My first contact with World of Warcraft was through a private server. I didn’t have the money for an abo yet and had some friends playing there.
I was fascinated by the idea of my own private WoW server. After weeks of fiddling I finally got it running.
I learned a lot about servers, networks, and especially the technical design of World of Warcraft.
WoW Spell implementation
Disclaimer: I base my whole argumentation on the code of a WoW private server on the patch level of Wrath of the Lich King. I don’t make any assumptions about the current WoW code base.
WoW stores all items and spells in a gigantic database. For example, there is a table that contains all spells. It has columns for everything an ability can do.

----

Requirements:
a: Reproduce the portion of the WoW private server text that opens with the words containing "I was fascinated" and closes with "World of Warcraft.".
b: Summarize the WoW private server text in two sentences.
c: Answer these questions on the WoW private server text:
(i) Why was the writer's first contact with World of Warcraft through a private server?
(ii) On which patch level is the server code that the argument rests on?
(iii) What does the table of spells have columns for?
The items below play no part in anything asked about the WoW private server text.

----

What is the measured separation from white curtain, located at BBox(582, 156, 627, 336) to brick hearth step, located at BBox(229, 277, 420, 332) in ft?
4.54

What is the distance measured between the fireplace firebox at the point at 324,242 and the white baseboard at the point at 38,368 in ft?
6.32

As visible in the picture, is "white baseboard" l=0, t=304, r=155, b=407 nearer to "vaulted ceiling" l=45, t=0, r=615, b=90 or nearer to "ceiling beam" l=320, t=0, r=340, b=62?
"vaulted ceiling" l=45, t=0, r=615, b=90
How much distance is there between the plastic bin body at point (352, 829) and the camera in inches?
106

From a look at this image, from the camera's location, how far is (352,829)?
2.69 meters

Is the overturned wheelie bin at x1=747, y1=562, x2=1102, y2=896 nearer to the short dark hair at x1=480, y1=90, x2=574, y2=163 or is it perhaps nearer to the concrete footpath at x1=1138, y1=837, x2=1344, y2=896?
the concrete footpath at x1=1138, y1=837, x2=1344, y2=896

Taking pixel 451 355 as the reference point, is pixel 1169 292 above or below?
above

----

Solutions:
a:
I was fascinated by the idea of my own private WoW server. After weeks of fiddling I finally got it running.
I learned a lot about servers, networks, and especially the technical design of World of Warcraft.

b: The writer first played World of Warcraft on a private server and, after weeks of fiddling, got one running, learning about servers, networks, and the game's technical design. Drawing on private server code at the Wrath of the Lich King patch level, the writer explains that WoW stores all items and spells in a gigantic database, including a spell table with columns for everything an ability can do.

c:
(i) The writer didn't have the money for an abo yet and had some friends playing there.
(ii) Wrath of the Lich King.
(iii) Everything an ability can do.